The Inheritance of Loss by Anita Desai [FIC DES]
This novel won both the Booker Prize and the National Books Critics Circle Award for Fiction. Set in 1980s India, which is on the cusp of the Nepalese movement for an independent state, the story features a judge, trying to raise his orphaned granddaughter, and the judge's cook, whose son is struggling to make a living in New York. By turns funny and serious, the tale vividly shows how each of these characters struggles with cultural identity.
The Keeper's Son by Homer Hickam [FIC HIC]
This is an adventure story set in the early 1940s. A courageous Coast Guard officer battles German U-boats off the coast of North Carolina even as he continues to battle his guilt over a brother lost at sea. One of those U-boat captains just might know something about the missing brother. Add a bit of romance to this suspenseful tale and you have one heck of a fascinating yarn.
The Shadow of the Wind by Carlos Ruin Zafon [MYS ZAF]
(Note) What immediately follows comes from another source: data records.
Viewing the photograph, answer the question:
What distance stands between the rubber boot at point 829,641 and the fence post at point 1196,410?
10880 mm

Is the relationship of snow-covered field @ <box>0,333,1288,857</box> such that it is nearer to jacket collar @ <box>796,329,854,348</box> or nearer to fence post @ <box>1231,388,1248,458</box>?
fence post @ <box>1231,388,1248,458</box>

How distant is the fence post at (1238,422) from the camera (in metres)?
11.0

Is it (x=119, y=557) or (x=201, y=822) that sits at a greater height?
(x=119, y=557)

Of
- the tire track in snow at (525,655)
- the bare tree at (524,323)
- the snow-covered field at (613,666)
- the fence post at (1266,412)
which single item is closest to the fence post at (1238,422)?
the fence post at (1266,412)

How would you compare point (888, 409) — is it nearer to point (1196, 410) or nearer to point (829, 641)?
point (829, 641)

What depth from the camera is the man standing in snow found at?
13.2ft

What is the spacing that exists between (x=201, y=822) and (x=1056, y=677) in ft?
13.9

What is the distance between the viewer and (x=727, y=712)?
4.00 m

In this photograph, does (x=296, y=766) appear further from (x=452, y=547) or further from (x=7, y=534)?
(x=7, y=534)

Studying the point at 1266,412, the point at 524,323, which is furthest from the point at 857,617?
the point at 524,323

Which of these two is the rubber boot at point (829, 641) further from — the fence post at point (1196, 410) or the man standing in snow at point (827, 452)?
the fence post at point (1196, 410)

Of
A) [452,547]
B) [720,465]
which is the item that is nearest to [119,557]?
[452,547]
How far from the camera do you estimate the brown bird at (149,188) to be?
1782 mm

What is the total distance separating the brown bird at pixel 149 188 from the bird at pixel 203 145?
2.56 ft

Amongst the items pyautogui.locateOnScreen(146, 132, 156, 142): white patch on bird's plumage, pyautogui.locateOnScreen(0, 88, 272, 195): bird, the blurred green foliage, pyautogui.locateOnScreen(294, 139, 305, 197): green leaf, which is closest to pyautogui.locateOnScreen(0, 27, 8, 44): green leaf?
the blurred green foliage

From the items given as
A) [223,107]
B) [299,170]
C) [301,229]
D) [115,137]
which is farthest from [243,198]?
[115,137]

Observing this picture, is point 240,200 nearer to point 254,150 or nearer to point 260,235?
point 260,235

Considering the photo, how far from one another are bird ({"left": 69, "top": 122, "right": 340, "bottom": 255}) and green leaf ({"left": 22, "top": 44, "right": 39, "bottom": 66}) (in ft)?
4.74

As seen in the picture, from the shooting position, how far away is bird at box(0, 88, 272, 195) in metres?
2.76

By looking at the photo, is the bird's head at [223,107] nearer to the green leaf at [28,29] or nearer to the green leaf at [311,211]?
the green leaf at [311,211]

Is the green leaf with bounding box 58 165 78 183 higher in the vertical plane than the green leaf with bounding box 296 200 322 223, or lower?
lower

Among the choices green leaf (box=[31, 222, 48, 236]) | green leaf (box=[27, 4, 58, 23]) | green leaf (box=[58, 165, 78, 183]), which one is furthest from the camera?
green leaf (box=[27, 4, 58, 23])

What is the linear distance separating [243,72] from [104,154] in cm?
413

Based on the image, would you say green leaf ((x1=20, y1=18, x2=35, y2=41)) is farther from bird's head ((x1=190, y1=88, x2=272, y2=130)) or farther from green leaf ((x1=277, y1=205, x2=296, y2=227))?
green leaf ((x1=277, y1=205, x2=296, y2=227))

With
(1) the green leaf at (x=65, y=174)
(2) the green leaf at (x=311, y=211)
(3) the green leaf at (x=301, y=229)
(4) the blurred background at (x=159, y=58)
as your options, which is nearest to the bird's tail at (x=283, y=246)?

Set in Spain at the peak of Franco fascism, a boy grieves for his dead mother. To distract him, his father, a rare-book dealer, takes him to a secret library where he selects a book called The Shadow of the Wind by an author named Julian Carax. When the boy searches for Carax's other books, it begins to dawn on him, to his horror, that someone has been systematically detroying every copy of every book the man has ever written. Soon the boy that the mystery of the author's identity holds the key to an epic story of murder, madness, and doomed love that someone will go to any lengths to keep secret.
The Summer Guest by Justin Cronin [FIC CRO]
On an evening in late summer, the great financier Harry Wainwright, nearing the end of his life, arrives at a rustic fishing camp in a remote area of Maine. He comes bearing two things: his wish for a day of fishing in a place that has brought him solace for thirty years, and an astonishing bequest that will forever change the lives of those around him.
The Whistling Season by Ivan Doig [FIC DOI]
Set in early 1900s Montana, this nostalgic, bittersweet story is about a widower, his three sons, and the year these boys spend in a one-room country schoolhouse. The father, Oliver, hires a widowed housekeeper (her advertisement reads "Can't Cook but Doesn't Bite"). She arrives with her unconventional brother, Morrie, who soon finds himself pressed into service as a replacement teacher. During the course of the novel, these intriguing and unpredictable characters come together in surprising and uplifting ways.